For the most part, Lysiak avoids interpretation of his own. Through a judicious use of expert quotes he conveys that people with autism are not mentally ill and are no more prone to violence than the neurotypical. No causal relationship between video games and violent behavior has been shown. Finally, all of the guns Lanza owned were acquired legally, by his mother, although it seems obvious that whatever reason one might have to own a weapon capable of firing scores of rounds and mowing down 26 human beings in five minutes is probably a really, really bad reason.

Nancy Lanza was the one person in a position to see how far off the rails Adam had gone. She was a tireless advocate and caregiver for her son, who had multiple neurological conditions that made it difficult for him to lead a normal life, and who had become totally isolated. He had no friends and seldom left his room (although a report released last month suggested that he might have visited a local theater to play Dance Dance Revolution). He could not bear to be touched, eventually communicating with her primarily by email, and was distressed at the slightest variation in his environment and routine. In the past, a major tailspin had been triggered when he started high school and was expected to change classrooms several times per day. His mother eventually pulled him out of school and educated him at home until he got his GED, and the Lanzas, it should be noted, were well-off enough to get him proper care.

For Nancy -- described by a friend as a "live free or die" New Hampshire native who "came from a culture of guns" -- target practice was a wholesome family activity and one of the few ways she felt able to bond with her son. Yet Lysiak also establishes that in 2012 Nancy Lanza was both very concerned about Adam's mental state and had more or less given up on drawing him out of his shell, although she did hope that a planned move out of state might change that. Furthermore, Nancy was worried enough to venture into the forbidden sanctum of her son's room, where she discovered many disturbing drawings, "gruesome depictions of death, images of mutilated corpses," including a "grassy field lined with the corpses of young children." Was she also aware of the "massive spreadsheet, seven feet long and four feet wide," ranking "the top five hundred mass murderers in world history"? That would seem like a hard thing either to miss or to shrug off.

According to a friend in whom Nancy Lanza confided after finding the pictures, she hesitated to confront her son because "she feared he might further shut her out" and "he would be lost forever." Adam Lanza was also, by that point, heavily armed, and if his mother worried that any disturbance might provoke a violent reaction, she was probably right. Yet a resistance to seeking help -- or, perhaps, a contentious temperament that caused her to find fault with much of the help offered -- had left this self-reliant Yankee with the perception that she had few options.

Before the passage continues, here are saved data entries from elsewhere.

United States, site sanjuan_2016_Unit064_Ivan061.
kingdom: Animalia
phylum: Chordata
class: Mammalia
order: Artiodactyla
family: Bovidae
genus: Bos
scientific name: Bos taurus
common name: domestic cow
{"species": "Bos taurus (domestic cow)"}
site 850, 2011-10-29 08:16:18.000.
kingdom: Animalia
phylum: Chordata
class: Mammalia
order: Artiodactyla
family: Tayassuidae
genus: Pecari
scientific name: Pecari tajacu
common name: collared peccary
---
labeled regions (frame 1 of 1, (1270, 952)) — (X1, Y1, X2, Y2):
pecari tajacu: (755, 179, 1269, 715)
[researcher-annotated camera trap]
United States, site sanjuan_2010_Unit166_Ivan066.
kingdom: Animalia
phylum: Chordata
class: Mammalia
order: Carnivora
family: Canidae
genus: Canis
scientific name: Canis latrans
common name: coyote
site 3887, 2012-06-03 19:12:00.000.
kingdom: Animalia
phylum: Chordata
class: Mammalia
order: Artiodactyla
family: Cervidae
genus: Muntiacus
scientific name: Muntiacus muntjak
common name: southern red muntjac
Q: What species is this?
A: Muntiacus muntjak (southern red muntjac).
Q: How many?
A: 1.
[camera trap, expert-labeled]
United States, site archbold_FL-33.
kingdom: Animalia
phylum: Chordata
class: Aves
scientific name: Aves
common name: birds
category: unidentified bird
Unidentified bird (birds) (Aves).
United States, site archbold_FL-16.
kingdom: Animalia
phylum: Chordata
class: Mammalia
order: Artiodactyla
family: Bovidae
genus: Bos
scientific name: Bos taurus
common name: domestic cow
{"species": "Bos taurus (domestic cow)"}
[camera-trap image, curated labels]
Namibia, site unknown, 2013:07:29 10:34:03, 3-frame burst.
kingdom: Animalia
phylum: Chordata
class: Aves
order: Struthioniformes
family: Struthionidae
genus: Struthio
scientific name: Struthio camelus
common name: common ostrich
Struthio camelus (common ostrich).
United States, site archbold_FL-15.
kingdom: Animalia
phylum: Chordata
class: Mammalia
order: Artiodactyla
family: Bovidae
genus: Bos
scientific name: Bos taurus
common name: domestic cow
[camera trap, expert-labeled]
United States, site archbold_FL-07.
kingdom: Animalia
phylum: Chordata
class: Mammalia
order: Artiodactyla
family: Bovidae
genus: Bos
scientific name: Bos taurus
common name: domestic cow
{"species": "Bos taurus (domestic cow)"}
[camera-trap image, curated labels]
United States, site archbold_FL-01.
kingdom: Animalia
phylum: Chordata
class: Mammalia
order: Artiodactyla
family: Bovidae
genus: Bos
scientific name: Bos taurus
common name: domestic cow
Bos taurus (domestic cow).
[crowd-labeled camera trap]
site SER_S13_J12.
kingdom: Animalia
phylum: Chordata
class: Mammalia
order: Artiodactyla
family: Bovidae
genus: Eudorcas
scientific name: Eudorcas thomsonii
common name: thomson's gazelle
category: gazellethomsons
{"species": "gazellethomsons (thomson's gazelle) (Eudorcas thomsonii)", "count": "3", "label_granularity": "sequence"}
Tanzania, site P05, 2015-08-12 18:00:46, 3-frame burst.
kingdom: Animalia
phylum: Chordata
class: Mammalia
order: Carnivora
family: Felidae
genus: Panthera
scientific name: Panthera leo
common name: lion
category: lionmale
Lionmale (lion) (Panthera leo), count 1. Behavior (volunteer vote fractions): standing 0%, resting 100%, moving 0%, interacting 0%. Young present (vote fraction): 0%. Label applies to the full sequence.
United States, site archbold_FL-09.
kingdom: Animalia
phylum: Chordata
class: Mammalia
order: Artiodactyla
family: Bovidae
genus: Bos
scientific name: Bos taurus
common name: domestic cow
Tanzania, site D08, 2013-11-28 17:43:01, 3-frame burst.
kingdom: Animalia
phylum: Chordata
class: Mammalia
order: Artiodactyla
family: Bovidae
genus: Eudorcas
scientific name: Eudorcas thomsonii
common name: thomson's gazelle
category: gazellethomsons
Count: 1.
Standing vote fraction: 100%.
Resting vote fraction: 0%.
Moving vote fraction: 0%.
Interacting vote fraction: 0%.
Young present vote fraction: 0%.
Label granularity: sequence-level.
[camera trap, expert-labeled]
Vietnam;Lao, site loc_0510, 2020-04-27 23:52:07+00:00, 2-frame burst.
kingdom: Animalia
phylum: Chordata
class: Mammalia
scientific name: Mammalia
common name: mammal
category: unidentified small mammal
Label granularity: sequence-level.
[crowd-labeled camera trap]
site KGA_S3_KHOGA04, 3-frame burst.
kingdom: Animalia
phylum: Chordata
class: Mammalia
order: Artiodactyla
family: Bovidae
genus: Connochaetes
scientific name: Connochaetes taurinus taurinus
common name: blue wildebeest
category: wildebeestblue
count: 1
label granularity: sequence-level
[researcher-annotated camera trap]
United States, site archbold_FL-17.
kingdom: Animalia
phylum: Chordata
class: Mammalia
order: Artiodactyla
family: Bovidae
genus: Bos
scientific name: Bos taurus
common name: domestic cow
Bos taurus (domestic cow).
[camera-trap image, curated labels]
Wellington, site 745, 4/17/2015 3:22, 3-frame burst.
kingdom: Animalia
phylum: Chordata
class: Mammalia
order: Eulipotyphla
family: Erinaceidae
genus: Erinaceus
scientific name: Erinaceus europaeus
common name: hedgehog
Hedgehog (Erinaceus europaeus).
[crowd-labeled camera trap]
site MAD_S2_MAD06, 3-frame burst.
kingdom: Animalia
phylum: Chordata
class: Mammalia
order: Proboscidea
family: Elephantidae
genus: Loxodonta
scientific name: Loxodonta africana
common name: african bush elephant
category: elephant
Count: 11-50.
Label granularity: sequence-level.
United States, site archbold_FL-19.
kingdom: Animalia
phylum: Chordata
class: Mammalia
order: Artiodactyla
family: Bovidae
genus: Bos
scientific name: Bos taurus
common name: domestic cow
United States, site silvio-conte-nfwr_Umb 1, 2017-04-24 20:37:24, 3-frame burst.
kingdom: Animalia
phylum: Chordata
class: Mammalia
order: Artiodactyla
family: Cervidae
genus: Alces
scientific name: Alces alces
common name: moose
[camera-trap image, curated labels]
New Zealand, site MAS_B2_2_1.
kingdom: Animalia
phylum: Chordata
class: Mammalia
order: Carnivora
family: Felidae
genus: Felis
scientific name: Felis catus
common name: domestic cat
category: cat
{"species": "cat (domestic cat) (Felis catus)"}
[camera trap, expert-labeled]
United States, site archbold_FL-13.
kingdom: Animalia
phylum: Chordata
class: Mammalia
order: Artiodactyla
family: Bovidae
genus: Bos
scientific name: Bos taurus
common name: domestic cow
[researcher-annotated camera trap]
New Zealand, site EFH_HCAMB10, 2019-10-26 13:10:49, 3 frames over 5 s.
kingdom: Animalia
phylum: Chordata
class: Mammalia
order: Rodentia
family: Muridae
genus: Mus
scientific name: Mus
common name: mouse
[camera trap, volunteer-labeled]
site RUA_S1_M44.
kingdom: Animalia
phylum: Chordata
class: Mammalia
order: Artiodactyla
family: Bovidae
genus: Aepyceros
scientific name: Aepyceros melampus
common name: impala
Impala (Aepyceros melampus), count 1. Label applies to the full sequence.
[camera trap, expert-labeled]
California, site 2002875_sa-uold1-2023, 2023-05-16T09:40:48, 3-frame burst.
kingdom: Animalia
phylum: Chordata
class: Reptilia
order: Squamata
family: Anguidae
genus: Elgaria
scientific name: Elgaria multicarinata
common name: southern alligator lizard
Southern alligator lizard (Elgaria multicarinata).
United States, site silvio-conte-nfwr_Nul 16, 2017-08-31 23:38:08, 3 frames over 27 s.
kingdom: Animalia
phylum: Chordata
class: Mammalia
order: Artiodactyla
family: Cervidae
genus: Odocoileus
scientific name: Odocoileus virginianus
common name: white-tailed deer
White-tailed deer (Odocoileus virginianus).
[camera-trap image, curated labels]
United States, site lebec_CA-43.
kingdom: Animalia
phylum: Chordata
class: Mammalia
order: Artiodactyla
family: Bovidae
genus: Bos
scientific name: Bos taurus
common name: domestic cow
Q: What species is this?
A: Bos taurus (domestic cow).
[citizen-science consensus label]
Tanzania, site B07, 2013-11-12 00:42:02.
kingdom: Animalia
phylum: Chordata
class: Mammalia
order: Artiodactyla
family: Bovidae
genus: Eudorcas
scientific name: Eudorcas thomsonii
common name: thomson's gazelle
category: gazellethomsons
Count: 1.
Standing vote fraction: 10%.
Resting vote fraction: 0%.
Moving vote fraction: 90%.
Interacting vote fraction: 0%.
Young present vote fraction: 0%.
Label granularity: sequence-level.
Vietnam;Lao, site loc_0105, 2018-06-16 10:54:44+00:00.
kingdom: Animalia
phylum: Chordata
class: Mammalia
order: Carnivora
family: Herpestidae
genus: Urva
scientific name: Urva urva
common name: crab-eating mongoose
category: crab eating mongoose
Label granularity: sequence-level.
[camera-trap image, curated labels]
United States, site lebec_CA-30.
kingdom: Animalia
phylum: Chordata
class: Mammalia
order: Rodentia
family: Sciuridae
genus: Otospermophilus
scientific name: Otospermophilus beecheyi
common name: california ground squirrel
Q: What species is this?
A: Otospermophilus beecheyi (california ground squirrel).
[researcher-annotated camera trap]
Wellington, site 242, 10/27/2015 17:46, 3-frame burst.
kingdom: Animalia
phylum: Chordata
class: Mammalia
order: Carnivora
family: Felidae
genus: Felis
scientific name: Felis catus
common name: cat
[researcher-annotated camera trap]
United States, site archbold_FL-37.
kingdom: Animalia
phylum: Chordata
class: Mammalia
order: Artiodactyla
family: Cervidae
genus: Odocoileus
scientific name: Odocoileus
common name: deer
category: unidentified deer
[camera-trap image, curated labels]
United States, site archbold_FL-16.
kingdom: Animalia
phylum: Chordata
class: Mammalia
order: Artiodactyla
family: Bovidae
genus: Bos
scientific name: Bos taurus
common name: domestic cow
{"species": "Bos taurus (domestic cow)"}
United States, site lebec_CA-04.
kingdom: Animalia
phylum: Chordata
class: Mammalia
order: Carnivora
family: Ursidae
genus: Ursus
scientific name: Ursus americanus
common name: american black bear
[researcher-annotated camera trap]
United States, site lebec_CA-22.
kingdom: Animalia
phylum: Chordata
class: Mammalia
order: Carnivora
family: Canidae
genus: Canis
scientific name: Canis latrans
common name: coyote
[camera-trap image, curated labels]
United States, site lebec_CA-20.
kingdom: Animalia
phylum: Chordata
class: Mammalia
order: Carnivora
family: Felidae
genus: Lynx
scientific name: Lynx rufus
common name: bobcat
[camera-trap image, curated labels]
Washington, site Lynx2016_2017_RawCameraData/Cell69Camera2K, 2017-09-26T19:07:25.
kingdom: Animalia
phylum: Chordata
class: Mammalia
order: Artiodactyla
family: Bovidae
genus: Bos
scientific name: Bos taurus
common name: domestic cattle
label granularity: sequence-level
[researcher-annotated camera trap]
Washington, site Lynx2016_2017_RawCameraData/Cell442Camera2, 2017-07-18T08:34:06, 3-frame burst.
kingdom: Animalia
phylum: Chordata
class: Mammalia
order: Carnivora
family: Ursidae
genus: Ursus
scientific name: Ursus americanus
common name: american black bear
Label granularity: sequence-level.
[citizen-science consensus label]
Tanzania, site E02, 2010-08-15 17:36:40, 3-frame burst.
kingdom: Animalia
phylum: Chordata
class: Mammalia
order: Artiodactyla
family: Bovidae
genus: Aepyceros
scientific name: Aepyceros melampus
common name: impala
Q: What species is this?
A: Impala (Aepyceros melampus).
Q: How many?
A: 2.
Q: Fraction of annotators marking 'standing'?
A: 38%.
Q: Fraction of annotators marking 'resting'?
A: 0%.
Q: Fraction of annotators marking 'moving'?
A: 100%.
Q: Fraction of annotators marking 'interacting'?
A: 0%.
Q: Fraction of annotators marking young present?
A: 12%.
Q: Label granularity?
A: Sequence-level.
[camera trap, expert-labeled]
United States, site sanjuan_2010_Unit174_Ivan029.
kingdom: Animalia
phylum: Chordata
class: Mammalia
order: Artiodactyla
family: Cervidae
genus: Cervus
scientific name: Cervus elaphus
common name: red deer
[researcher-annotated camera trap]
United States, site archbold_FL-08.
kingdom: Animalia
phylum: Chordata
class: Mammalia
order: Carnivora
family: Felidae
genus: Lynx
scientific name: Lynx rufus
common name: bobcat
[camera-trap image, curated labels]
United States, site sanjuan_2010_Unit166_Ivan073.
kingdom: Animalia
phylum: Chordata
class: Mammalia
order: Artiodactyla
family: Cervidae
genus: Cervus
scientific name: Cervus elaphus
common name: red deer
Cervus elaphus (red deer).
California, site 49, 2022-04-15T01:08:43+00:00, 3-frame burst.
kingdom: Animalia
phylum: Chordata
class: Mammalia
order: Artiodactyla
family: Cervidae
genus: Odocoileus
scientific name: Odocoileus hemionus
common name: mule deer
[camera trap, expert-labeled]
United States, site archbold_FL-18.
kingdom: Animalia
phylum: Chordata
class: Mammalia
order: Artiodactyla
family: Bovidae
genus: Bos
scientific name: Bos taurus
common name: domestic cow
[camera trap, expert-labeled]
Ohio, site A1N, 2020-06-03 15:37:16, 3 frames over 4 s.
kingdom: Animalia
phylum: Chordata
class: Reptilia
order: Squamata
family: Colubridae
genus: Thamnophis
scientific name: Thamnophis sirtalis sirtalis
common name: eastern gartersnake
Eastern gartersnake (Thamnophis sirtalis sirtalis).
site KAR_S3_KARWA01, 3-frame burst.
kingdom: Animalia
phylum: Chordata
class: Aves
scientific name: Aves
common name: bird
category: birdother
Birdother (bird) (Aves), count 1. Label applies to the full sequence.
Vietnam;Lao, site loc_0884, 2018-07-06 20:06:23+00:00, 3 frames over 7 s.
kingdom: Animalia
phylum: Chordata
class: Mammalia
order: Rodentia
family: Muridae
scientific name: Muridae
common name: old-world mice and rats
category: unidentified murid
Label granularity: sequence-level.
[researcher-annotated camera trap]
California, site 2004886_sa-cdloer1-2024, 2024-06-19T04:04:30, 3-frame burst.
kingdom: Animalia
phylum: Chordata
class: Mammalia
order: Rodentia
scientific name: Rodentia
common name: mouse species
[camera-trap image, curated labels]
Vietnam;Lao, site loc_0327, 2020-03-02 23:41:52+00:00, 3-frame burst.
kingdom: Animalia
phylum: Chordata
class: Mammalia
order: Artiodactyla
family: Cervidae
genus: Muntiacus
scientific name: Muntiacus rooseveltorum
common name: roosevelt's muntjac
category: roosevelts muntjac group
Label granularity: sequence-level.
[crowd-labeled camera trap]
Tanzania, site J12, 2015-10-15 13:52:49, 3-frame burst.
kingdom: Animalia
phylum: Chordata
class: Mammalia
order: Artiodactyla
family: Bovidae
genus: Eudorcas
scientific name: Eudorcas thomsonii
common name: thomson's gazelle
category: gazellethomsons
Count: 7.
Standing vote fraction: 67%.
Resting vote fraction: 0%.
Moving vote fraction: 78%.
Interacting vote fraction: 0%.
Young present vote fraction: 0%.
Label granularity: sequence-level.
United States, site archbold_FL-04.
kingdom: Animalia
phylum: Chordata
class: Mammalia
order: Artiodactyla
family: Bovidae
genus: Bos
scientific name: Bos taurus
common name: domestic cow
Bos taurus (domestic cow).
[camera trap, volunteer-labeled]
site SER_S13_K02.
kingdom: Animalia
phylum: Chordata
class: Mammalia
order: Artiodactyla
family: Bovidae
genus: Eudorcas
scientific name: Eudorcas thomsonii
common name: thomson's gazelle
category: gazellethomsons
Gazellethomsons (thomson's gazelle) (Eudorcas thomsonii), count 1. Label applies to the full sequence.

The contrast here with the abundantly interconnected community of Sandy Hook is obvious, although Lysiak never underlines that point. Other people, for all their meddling and aggravation, can be, among other things, an excellent source of reality checks. One of the pieces of evidence found in the Lanza house after the shooting was a bank draft that Nancy Lanza had written for Adam's forthcoming Christmas present -- yet another gun.


By Laura Miller

Laura Miller is the author of "The Magician's Book: A Skeptic's Adventures in Narnia."